You will skid out or crash if you try to take a corner with too much speed or if your tires are spinning too fast for the amount of traction allowed by the road – when it is slick from rain, for example. We all slow down to make corners. Your ball has to slow down to make a “corner” as well.

Current buzzwords for the matching up phenomenon are rev dominant and speed dominant. If you have more speed than your rev rate and rotation can accommodate, you will throw the ball through the breakpoint. If you have a high rev rate and/or lots of rotation but slow speed on a house shot, you’ll likely experience early hook. If you have that high rev rate and slow speed on slick lanes, you could be in great shape.

Axis rotation angle = 90 degrees

If the lanes are medium or a bit dry, your high rev rate and speed won’t be what the lanes want. You’re not “matched up.” The same would be true if you have a lot of speed and a medium rev rate. You won’t be giving the lane what it wants…..unless they are a bit dry. Then that great speed and medium rev rate might be just what you need to get through the heads and mids with enough energy for serious back end work. If the lane doesn’t want what you brought, you’re in for a long night.
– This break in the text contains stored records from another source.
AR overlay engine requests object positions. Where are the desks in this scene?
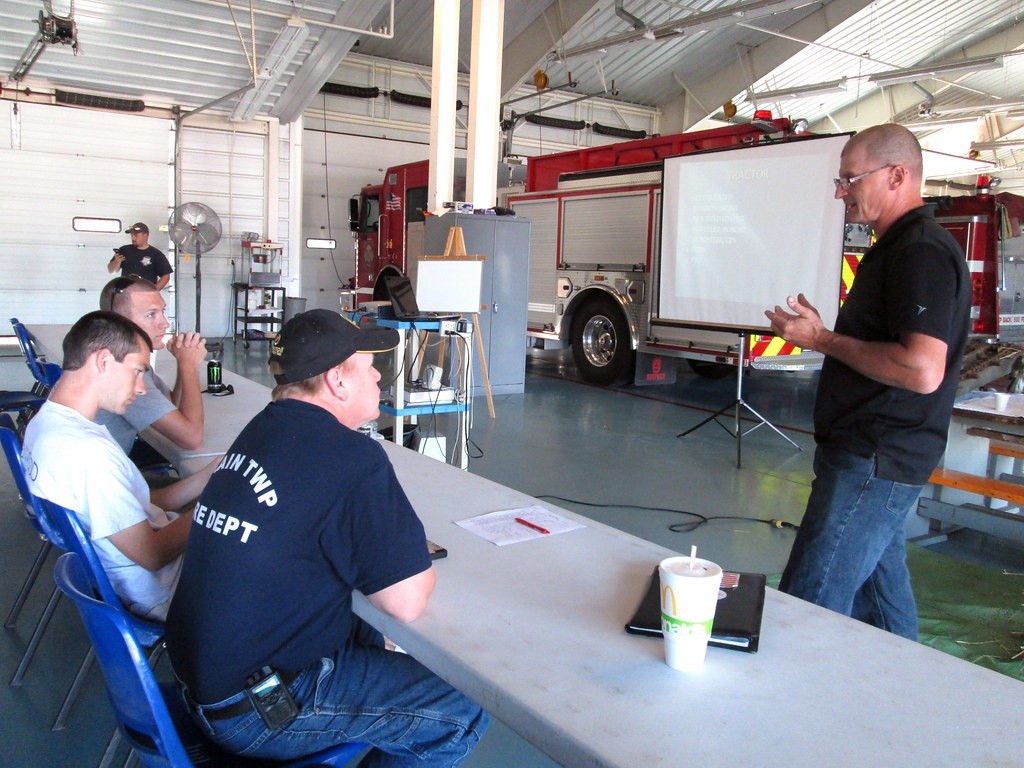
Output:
[141,345,1024,768]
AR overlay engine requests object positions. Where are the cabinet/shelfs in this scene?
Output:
[231,284,287,348]
[378,318,474,470]
[425,216,532,395]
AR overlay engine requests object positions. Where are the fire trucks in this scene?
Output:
[349,111,877,391]
[921,175,1024,344]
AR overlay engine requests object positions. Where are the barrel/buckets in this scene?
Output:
[284,296,307,324]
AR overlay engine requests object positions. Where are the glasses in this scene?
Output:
[833,163,907,191]
[109,274,142,312]
[201,384,234,397]
[129,226,142,231]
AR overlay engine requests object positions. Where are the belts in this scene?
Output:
[171,670,300,723]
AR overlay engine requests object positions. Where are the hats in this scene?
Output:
[268,309,400,385]
[125,222,149,233]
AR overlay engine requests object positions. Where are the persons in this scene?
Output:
[24,224,228,622]
[161,309,490,768]
[765,123,972,641]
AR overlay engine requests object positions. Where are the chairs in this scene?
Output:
[0,318,372,768]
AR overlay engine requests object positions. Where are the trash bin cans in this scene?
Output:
[284,297,307,324]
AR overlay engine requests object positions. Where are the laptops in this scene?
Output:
[384,274,461,323]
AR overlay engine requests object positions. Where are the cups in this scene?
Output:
[658,557,723,671]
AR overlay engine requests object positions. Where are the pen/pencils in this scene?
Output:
[514,517,550,534]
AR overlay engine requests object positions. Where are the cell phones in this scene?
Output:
[113,248,123,256]
[426,538,448,560]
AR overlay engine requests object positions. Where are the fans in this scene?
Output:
[168,200,221,334]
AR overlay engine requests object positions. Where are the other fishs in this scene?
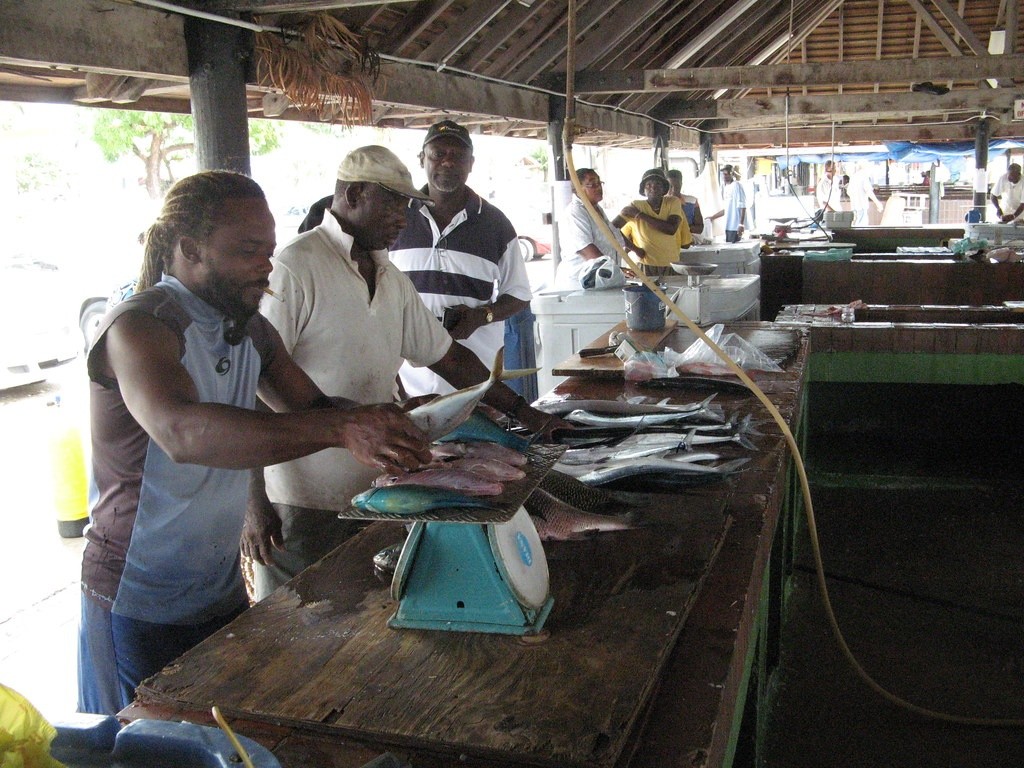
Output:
[348,358,766,589]
[581,259,612,290]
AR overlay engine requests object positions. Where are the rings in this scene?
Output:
[627,271,630,273]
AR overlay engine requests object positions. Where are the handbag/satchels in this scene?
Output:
[578,255,625,290]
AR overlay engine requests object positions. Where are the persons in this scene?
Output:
[990,163,1024,223]
[847,159,883,227]
[816,160,849,221]
[704,165,748,244]
[554,168,636,278]
[74,170,433,716]
[666,170,704,234]
[913,171,930,186]
[240,146,573,605]
[881,195,906,228]
[299,121,530,420]
[612,169,692,277]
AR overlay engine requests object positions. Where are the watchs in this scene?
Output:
[478,309,494,324]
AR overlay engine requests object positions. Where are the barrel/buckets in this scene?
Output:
[622,285,667,329]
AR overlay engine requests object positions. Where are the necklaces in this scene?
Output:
[651,206,660,211]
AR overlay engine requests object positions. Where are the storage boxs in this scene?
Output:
[824,209,854,230]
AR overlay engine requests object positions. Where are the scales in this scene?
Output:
[960,205,987,222]
[336,443,573,636]
[666,262,718,327]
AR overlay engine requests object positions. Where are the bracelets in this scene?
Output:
[737,224,745,228]
[1011,214,1015,220]
[505,395,526,419]
[634,212,643,220]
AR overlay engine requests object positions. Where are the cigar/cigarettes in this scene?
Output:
[262,287,284,302]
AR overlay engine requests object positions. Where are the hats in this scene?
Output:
[337,146,436,207]
[639,168,670,196]
[719,165,733,171]
[422,119,473,153]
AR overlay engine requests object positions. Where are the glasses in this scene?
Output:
[580,181,605,188]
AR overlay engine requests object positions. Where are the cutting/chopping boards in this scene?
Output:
[552,320,678,377]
That’s why it is so important to be versatile. If you have one speed that you cannot vary ON DEMAND and only one or two releases, you might be a pretty good house bowler (as long as you found a house that wanted what you have). A tournament player, however, will not be successful with so few weapons. Even if you only go to your local association tournament and to Nationals, you’re a tournament player. Why spend the entry fee and all those travel expenses without giving yourself a shot (pun intended) to make a little of that back? That doesn’t even mention how much more fun you could have getting lined up faster at league!

You don’t want to be a rev dominant player. Neither do you want to be speed dominant. Get with a qualified coach and learn to vary both so that no matter what the lane requires, you can provide it.